>>>
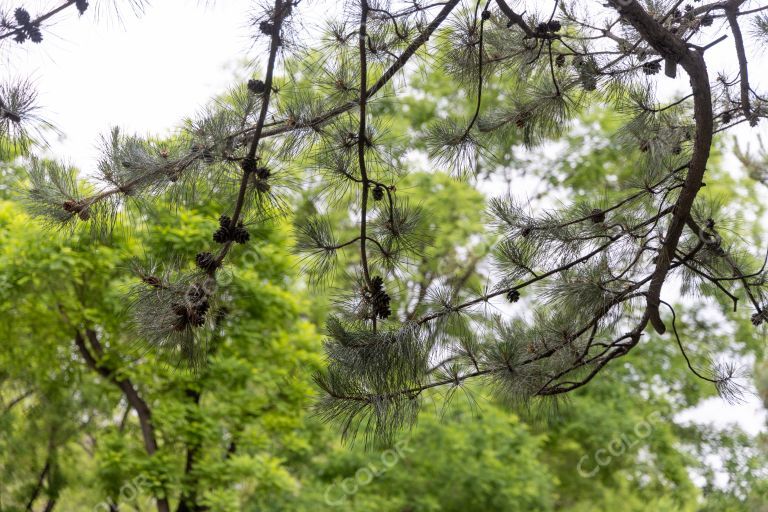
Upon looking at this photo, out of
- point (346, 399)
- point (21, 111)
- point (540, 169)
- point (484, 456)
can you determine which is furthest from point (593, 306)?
point (540, 169)

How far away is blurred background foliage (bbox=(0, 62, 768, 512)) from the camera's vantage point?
6.02 metres

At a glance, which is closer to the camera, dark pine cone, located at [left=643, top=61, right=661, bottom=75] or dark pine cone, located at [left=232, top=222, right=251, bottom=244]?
dark pine cone, located at [left=232, top=222, right=251, bottom=244]

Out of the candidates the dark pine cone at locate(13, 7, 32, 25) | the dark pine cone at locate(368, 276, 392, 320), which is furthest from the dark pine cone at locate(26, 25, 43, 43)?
the dark pine cone at locate(368, 276, 392, 320)

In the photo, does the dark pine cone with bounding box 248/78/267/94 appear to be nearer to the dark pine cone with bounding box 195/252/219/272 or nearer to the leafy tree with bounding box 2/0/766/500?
the leafy tree with bounding box 2/0/766/500

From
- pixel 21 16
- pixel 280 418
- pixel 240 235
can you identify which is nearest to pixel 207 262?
pixel 240 235

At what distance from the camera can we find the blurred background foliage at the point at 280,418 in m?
6.02

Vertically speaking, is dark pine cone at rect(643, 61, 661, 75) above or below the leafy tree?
above

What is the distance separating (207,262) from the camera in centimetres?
212

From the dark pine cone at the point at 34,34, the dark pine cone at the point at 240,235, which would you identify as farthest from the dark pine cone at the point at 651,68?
the dark pine cone at the point at 34,34

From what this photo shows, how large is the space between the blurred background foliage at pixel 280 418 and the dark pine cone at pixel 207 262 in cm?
263

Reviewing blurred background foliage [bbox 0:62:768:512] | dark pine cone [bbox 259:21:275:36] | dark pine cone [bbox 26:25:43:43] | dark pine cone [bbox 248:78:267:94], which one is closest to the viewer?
dark pine cone [bbox 26:25:43:43]

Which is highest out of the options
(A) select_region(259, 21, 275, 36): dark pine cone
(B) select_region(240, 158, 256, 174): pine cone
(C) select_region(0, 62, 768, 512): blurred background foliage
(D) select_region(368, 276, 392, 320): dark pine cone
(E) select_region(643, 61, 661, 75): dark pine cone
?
(C) select_region(0, 62, 768, 512): blurred background foliage

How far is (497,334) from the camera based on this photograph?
2676mm

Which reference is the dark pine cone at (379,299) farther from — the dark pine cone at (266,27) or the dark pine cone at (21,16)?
the dark pine cone at (21,16)
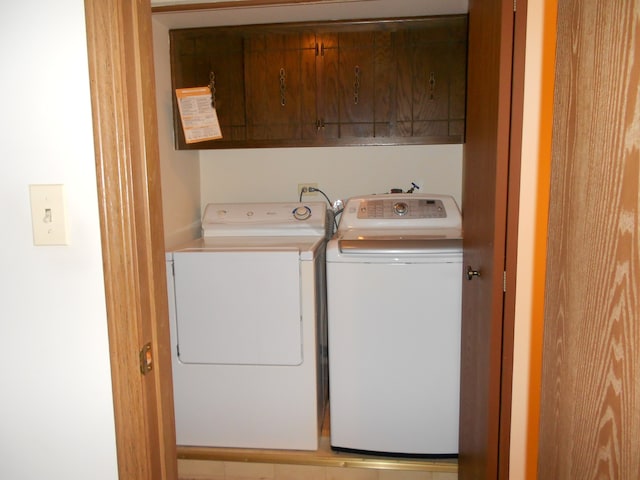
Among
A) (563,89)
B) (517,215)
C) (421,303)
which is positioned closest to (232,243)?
(421,303)

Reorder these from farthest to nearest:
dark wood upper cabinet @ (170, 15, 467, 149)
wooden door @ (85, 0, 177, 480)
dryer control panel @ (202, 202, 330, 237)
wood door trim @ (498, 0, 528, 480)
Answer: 1. dryer control panel @ (202, 202, 330, 237)
2. dark wood upper cabinet @ (170, 15, 467, 149)
3. wood door trim @ (498, 0, 528, 480)
4. wooden door @ (85, 0, 177, 480)

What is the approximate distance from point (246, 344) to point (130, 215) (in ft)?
4.40

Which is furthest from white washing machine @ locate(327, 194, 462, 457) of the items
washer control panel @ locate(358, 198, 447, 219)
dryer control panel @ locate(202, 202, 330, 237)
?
dryer control panel @ locate(202, 202, 330, 237)

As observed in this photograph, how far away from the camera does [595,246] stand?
0.71m

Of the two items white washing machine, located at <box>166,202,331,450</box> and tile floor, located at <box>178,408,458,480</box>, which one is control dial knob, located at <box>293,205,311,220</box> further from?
tile floor, located at <box>178,408,458,480</box>

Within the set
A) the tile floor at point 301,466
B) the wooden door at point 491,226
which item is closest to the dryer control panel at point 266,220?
the wooden door at point 491,226

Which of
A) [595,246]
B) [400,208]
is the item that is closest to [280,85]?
[400,208]

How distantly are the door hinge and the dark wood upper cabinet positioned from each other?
1.79 metres

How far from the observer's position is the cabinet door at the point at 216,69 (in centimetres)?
240

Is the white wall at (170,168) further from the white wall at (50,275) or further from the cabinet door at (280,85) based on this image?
the white wall at (50,275)

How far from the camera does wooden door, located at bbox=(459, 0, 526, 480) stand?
1.26 meters

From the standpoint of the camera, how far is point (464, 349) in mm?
1830

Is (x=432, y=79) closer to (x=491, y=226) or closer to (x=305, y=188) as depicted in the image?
(x=305, y=188)

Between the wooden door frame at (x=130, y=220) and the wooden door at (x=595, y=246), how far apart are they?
28.8 inches
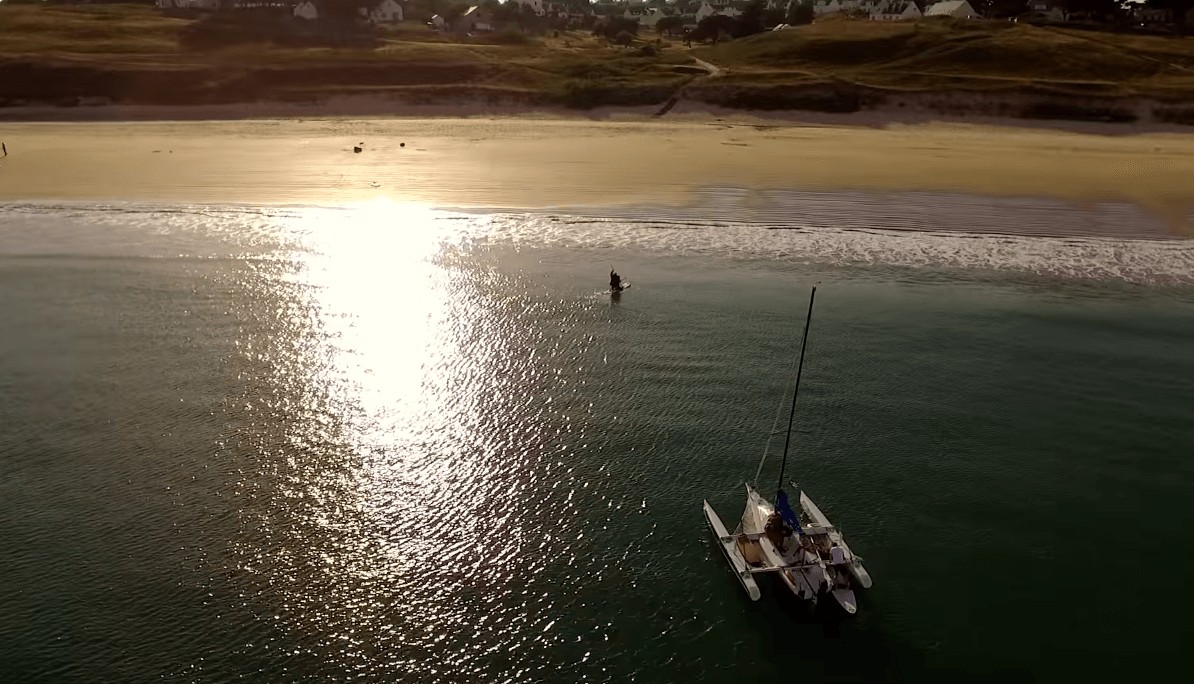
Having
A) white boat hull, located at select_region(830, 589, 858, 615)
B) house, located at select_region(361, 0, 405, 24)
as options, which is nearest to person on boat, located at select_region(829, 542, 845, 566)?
white boat hull, located at select_region(830, 589, 858, 615)

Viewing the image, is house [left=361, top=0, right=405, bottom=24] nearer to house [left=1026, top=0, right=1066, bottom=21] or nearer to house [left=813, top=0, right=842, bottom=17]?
house [left=813, top=0, right=842, bottom=17]

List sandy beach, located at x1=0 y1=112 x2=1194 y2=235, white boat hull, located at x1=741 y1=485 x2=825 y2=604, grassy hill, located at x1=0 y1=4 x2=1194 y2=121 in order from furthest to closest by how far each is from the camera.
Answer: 1. grassy hill, located at x1=0 y1=4 x2=1194 y2=121
2. sandy beach, located at x1=0 y1=112 x2=1194 y2=235
3. white boat hull, located at x1=741 y1=485 x2=825 y2=604

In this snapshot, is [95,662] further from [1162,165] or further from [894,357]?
[1162,165]

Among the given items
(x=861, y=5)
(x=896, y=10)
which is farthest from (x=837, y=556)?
(x=861, y=5)

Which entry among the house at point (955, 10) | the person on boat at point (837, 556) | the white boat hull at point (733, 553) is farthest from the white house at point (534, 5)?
the person on boat at point (837, 556)

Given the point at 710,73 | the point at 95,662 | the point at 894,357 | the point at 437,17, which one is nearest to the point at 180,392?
the point at 95,662

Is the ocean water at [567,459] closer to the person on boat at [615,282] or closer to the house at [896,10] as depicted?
the person on boat at [615,282]

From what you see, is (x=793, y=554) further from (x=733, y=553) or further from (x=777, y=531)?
(x=733, y=553)
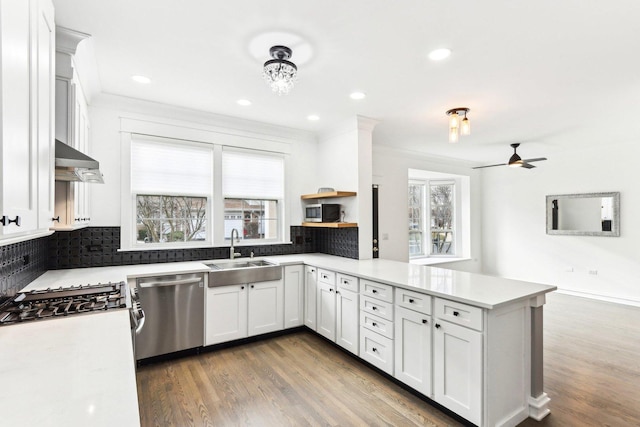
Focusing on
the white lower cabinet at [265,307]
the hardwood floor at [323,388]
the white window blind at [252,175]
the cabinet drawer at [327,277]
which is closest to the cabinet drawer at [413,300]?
the hardwood floor at [323,388]

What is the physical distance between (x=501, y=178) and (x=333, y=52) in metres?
5.75

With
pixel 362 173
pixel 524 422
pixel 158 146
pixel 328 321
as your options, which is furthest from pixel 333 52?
pixel 524 422

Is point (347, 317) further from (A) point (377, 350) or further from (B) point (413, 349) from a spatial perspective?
(B) point (413, 349)

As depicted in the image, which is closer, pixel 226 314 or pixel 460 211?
pixel 226 314

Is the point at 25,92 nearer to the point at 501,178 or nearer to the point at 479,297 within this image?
the point at 479,297

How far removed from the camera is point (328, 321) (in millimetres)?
3482

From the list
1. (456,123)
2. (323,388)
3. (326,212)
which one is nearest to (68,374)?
(323,388)

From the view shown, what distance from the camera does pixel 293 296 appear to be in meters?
3.85

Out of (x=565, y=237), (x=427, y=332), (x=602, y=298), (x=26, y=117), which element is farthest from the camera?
(x=565, y=237)

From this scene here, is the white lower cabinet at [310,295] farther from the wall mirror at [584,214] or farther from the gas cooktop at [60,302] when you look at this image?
the wall mirror at [584,214]

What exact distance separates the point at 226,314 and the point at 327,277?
1157mm

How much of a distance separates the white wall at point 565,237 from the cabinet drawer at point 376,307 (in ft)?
16.3

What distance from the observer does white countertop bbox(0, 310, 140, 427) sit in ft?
2.87

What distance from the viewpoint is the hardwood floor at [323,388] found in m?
2.28
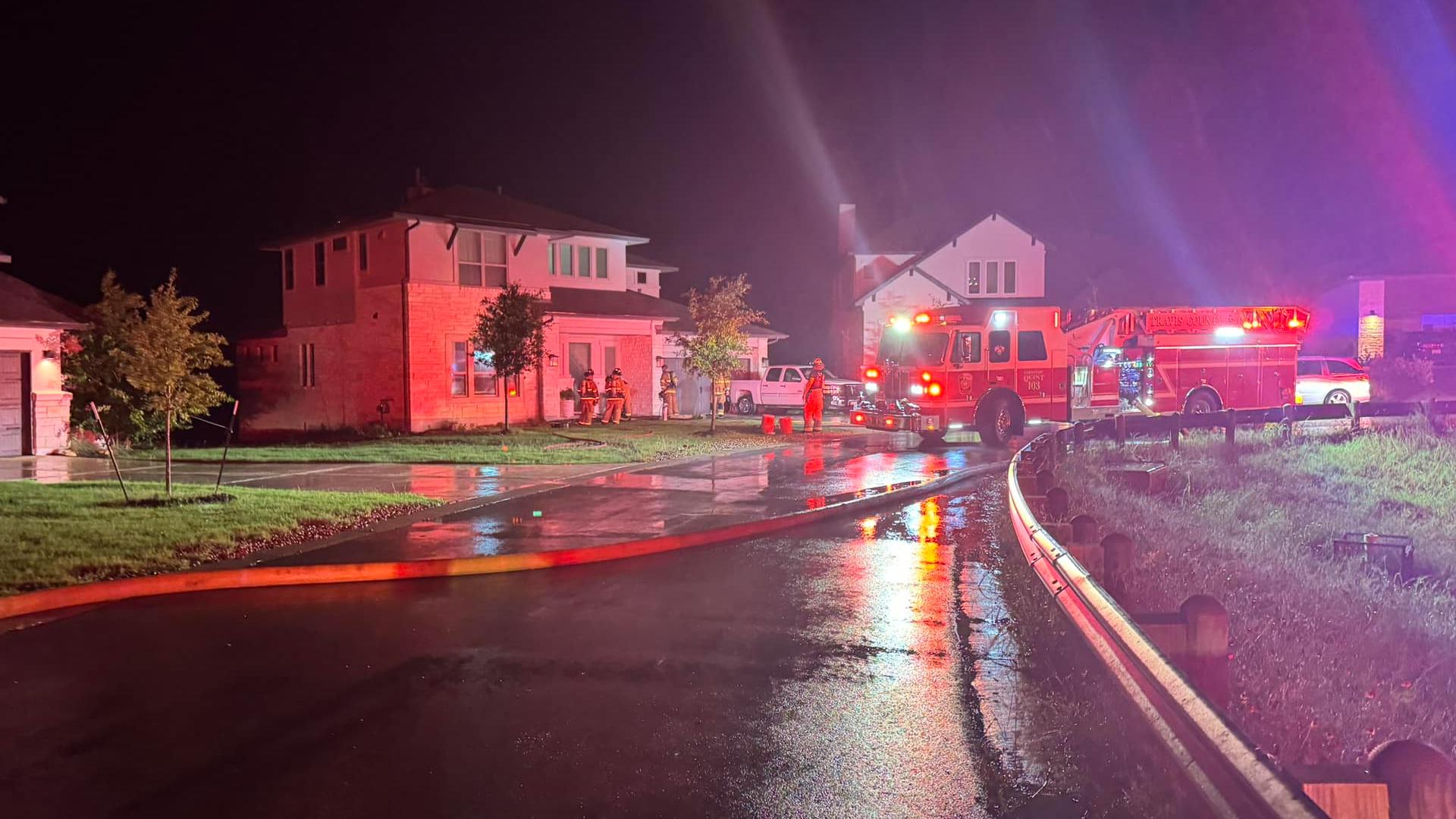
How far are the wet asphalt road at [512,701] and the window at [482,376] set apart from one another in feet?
60.2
<<<
EXERCISE OBJECTIVE: Turn the items into a Markdown table with the columns Number and Entry, putting one nonblank line per row and numbering the rows in order. Begin at the line that has "How far from the observer's" and stop after the line that has "28.8 inches".

ANSWER:
| Number | Entry |
|---|---|
| 1 | How far from the observer's position is the cabinet door at the point at 216,69 (in centimetres)? |
| 2 | 240 |
| 3 | Is the white wall at (170,168) further from the white wall at (50,275) or further from the cabinet door at (280,85) based on this image? |
| 4 | the white wall at (50,275) |
| 5 | How far from the camera does wooden door, located at bbox=(459, 0, 526, 480) stand? |
| 6 | 1.26 meters |
| 7 | From the standpoint of the camera, how far is point (464, 349) in mm? |
| 8 | 1830 |
| 9 | Is (x=432, y=79) closer to (x=491, y=226) or closer to (x=305, y=188) as depicted in the image? |
| 10 | (x=305, y=188) |
| 11 | Between the wooden door frame at (x=130, y=220) and the wooden door at (x=595, y=246), how far apart are they? |
| 12 | 28.8 inches |